Cuando una empresa atraviesa dificultades económicas o necesita reorganizar su estructura, puede recurrir a mecanismos legales que afectan directamente a su plantilla. Uno de los más relevantes es el Expediente de Regulación de Empleo (ERE). Este procedimiento genera muchas dudas entre los trabajadores, especialmente sobre qué implica exactamente, cuándo se aplica y qué derechos tienen quienes se ven afectados por esta situación.
El ERE es un procedimiento regulado en el artículo 51 del Estatuto de los Trabajadores que permite a las empresas llevar a cabo un despido colectivo por causas económicas, técnicas, organizativas o de producción. Esto significa que no se trata de decisiones individuales, sino de una medida que afecta a un número significativo de empleados. Entre las razones más habituales se encuentran las pérdidas económicas, la caída de ingresos o la necesidad de reorganizar la actividad empresarial.
Para que se considere un despido colectivo, deben cumplirse ciertos umbrales. En empresas con menos de 100 trabajadores, el ERE debe afectar al menos a diez personas. Si la plantilla está entre 100 y 300 empleados, debe implicar al 10% de los trabajadores. En compañías de mayor tamaño, con más de 300 empleados, el mínimo se sitúa en 30 personas. Este criterio es clave para diferenciar un ERE de despidos individuales o disciplinarios.
Uno de los aspectos más importantes para los trabajadores es conocer sus derechos laborales. En caso de verse afectados por un ERE, tienen derecho a una indemnización mínima de 20 días por año trabajado, con un máximo de 12 mensualidades. Sin embargo, en la práctica, esta cuantía suele mejorarse durante la negociación colectiva. Además, los empleados también tienen derecho a solicitar la prestación por desempleo si cumplen los requisitos establecidos.
Negociaciones previas entre empresa y sindicatos
Otro elemento fundamental del proceso es el llamado periodo de consultas. Se trata de una fase de negociación entre la empresa y los representantes de los trabajadores que tiene como objetivo intentar evitar o reducir los despidos, así como mitigar sus consecuencias. Este periodo tiene una duración máxima de 30 días naturales, o de 15 días en empresas con menos de 50 empleados, y es obligatorio antes de ejecutar cualquier despido colectivo.
Durante este tiempo, ambas partes deben negociar de buena fe. Se pueden plantear alternativas como recolocaciones, planes de formación o medidas de acompañamiento. En empresas de más de 50 trabajadores, además, es obligatorio ofrecer un plan de recolocación externa a través de empresas especializadas. Este punto es clave, ya que puede marcar la diferencia en el impacto real del ERE sobre los empleados afectados.

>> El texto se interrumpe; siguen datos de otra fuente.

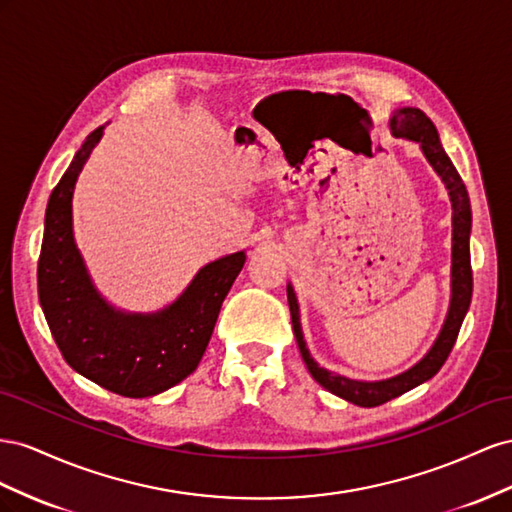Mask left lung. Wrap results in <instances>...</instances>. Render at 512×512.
I'll return each instance as SVG.
<instances>
[{
    "instance_id": "1",
    "label": "left lung",
    "mask_w": 512,
    "mask_h": 512,
    "mask_svg": "<svg viewBox=\"0 0 512 512\" xmlns=\"http://www.w3.org/2000/svg\"><path fill=\"white\" fill-rule=\"evenodd\" d=\"M390 126H392V133L397 137H405L420 143V148L425 152L427 160L444 180L452 201V300H450L446 324L440 332V337H437L435 345L431 347V352L410 371H405L403 375H397L392 379H384V382H356V379H347L343 375H334L326 369H321L319 364L311 358L309 349H306L302 328H300V313H298L294 287L287 285L291 326H294V334H296V341H298L306 369H309V373L313 375L317 384H321L332 394H337V397L349 403H356L360 407H377L394 397H401L403 392L420 386L422 382H427V379H431L437 371L442 369V364L450 356L452 347H455L463 317L467 309H470L472 285H474L472 261H470V229H472L470 197H467L465 184L461 180L459 171L455 169V165H452V160L442 148L440 137H437V128L427 118L425 111L414 109V107L394 111Z\"/></svg>"
}]
</instances>
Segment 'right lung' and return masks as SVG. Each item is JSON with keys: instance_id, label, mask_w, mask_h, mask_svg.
<instances>
[{"instance_id": "add662e5", "label": "right lung", "mask_w": 512, "mask_h": 512, "mask_svg": "<svg viewBox=\"0 0 512 512\" xmlns=\"http://www.w3.org/2000/svg\"><path fill=\"white\" fill-rule=\"evenodd\" d=\"M102 126L90 133L49 197L38 257V298L64 360L83 377L130 399L152 397L191 375L246 255L212 261L178 302L156 315L113 311L90 283L72 240V191Z\"/></svg>"}]
</instances>
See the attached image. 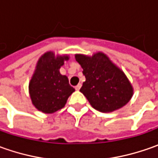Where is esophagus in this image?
Returning a JSON list of instances; mask_svg holds the SVG:
<instances>
[{
  "label": "esophagus",
  "mask_w": 158,
  "mask_h": 158,
  "mask_svg": "<svg viewBox=\"0 0 158 158\" xmlns=\"http://www.w3.org/2000/svg\"><path fill=\"white\" fill-rule=\"evenodd\" d=\"M81 87H82V84L81 83H79V84H77L76 86V90H79L80 89H81Z\"/></svg>",
  "instance_id": "34e87169"
}]
</instances>
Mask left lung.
I'll list each match as a JSON object with an SVG mask.
<instances>
[{
    "instance_id": "obj_1",
    "label": "left lung",
    "mask_w": 158,
    "mask_h": 158,
    "mask_svg": "<svg viewBox=\"0 0 158 158\" xmlns=\"http://www.w3.org/2000/svg\"><path fill=\"white\" fill-rule=\"evenodd\" d=\"M76 60L86 78L80 91L94 109L112 112L129 102L134 93L132 84L107 55L100 52L92 56L76 54Z\"/></svg>"
}]
</instances>
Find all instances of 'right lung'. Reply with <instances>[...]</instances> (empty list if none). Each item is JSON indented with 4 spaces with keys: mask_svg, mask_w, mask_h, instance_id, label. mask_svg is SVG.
Here are the masks:
<instances>
[{
    "mask_svg": "<svg viewBox=\"0 0 158 158\" xmlns=\"http://www.w3.org/2000/svg\"><path fill=\"white\" fill-rule=\"evenodd\" d=\"M69 55H56L53 52L44 53L36 66L30 83L29 93L33 106L44 113H53L63 108L75 89L69 79L60 73V69Z\"/></svg>",
    "mask_w": 158,
    "mask_h": 158,
    "instance_id": "right-lung-1",
    "label": "right lung"
}]
</instances>
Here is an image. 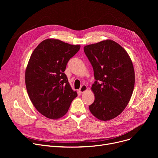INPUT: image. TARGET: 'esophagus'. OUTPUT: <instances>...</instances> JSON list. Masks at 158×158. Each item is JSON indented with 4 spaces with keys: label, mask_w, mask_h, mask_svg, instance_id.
<instances>
[{
    "label": "esophagus",
    "mask_w": 158,
    "mask_h": 158,
    "mask_svg": "<svg viewBox=\"0 0 158 158\" xmlns=\"http://www.w3.org/2000/svg\"><path fill=\"white\" fill-rule=\"evenodd\" d=\"M87 89H88V87L86 85H82L81 87V88L79 89V92L81 94H82V93H84L85 92H86V91H87Z\"/></svg>",
    "instance_id": "1"
}]
</instances>
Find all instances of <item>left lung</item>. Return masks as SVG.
<instances>
[{"instance_id":"8db88e82","label":"left lung","mask_w":158,"mask_h":158,"mask_svg":"<svg viewBox=\"0 0 158 158\" xmlns=\"http://www.w3.org/2000/svg\"><path fill=\"white\" fill-rule=\"evenodd\" d=\"M84 51L93 66L95 79L91 88L95 101L89 110L100 120L114 118L125 110L133 92L135 75L131 58L111 40L86 45Z\"/></svg>"}]
</instances>
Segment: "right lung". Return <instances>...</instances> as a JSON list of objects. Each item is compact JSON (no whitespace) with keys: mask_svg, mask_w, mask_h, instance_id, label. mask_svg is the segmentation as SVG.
I'll use <instances>...</instances> for the list:
<instances>
[{"mask_svg":"<svg viewBox=\"0 0 158 158\" xmlns=\"http://www.w3.org/2000/svg\"><path fill=\"white\" fill-rule=\"evenodd\" d=\"M80 47L60 40L47 39L30 57L25 73L27 92L35 108L48 118L63 117L77 96L64 72Z\"/></svg>","mask_w":158,"mask_h":158,"instance_id":"1","label":"right lung"}]
</instances>
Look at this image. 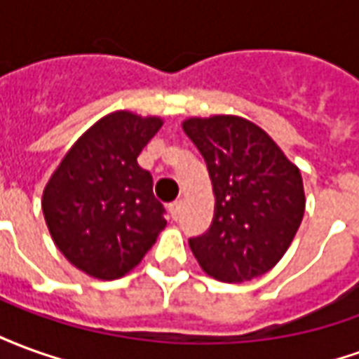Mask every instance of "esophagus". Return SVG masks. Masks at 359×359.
Segmentation results:
<instances>
[{
	"label": "esophagus",
	"instance_id": "1",
	"mask_svg": "<svg viewBox=\"0 0 359 359\" xmlns=\"http://www.w3.org/2000/svg\"><path fill=\"white\" fill-rule=\"evenodd\" d=\"M180 210H182V202H175V203H171V205H169V213H171L172 221H179Z\"/></svg>",
	"mask_w": 359,
	"mask_h": 359
}]
</instances>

La empresa también tiene una serie de obligaciones formales. Debe comunicar su intención de iniciar el procedimiento tanto a la plantilla como a los representantes legales de los trabajadores. En un plazo de siete días -ampliable a quince- debe constituirse la comisión negociadora. A partir de ese momento, comienza oficialmente el proceso, que debe incluir documentación detallada como una memoria explicativa, datos económicos y criterios de selección de los trabajadores afectados.
Una vez finaliza el periodo de consultas, la empresa debe comunicar su decisión a la autoridad laboral. Si hay acuerdo, se aplican las condiciones pactadas. Si no lo hay, la empresa puede imponer su decisión final, aunque esta puede ser impugnada judicialmente. Es importante tener en cuenta que, si pasan 15 días desde la última reunión sin comunicación oficial, el procedimiento caduca, lo que obliga a reiniciarlo si la empresa quiere continuar.
Cuándo se hacen efectivos los despidos
También es relevante saber cuándo se hacen efectivos los despidos. La ley establece que deben pasar al menos 30 días desde el inicio del periodo de consultas hasta que la empresa pueda notificar individualmente los despidos. Este margen busca garantizar que el proceso se desarrolle con todas las garantías legales y que exista un tiempo real para la negociación.
En algunos casos, el ERE puede estar motivado por causa de fuerza mayor, como una catástrofe o una situación extraordinaria. En estos supuestos, la autoridad laboral debe verificar la existencia de dicha causa en un plazo de cinco días. Si se confirma, los efectos del despido pueden retrotraerse al momento en que se produjo el hecho que originó la situación.
No hay que confundir un ERE con un ERTE. Mientras que el primero implica la extinción definitiva del contrato, el segundo supone una suspensión temporal o una reducción de jornada. En el caso del ERTE, el trabajador mantiene su vínculo con la empresa y puede reincorporarse una vez finaliza la situación que lo motivó.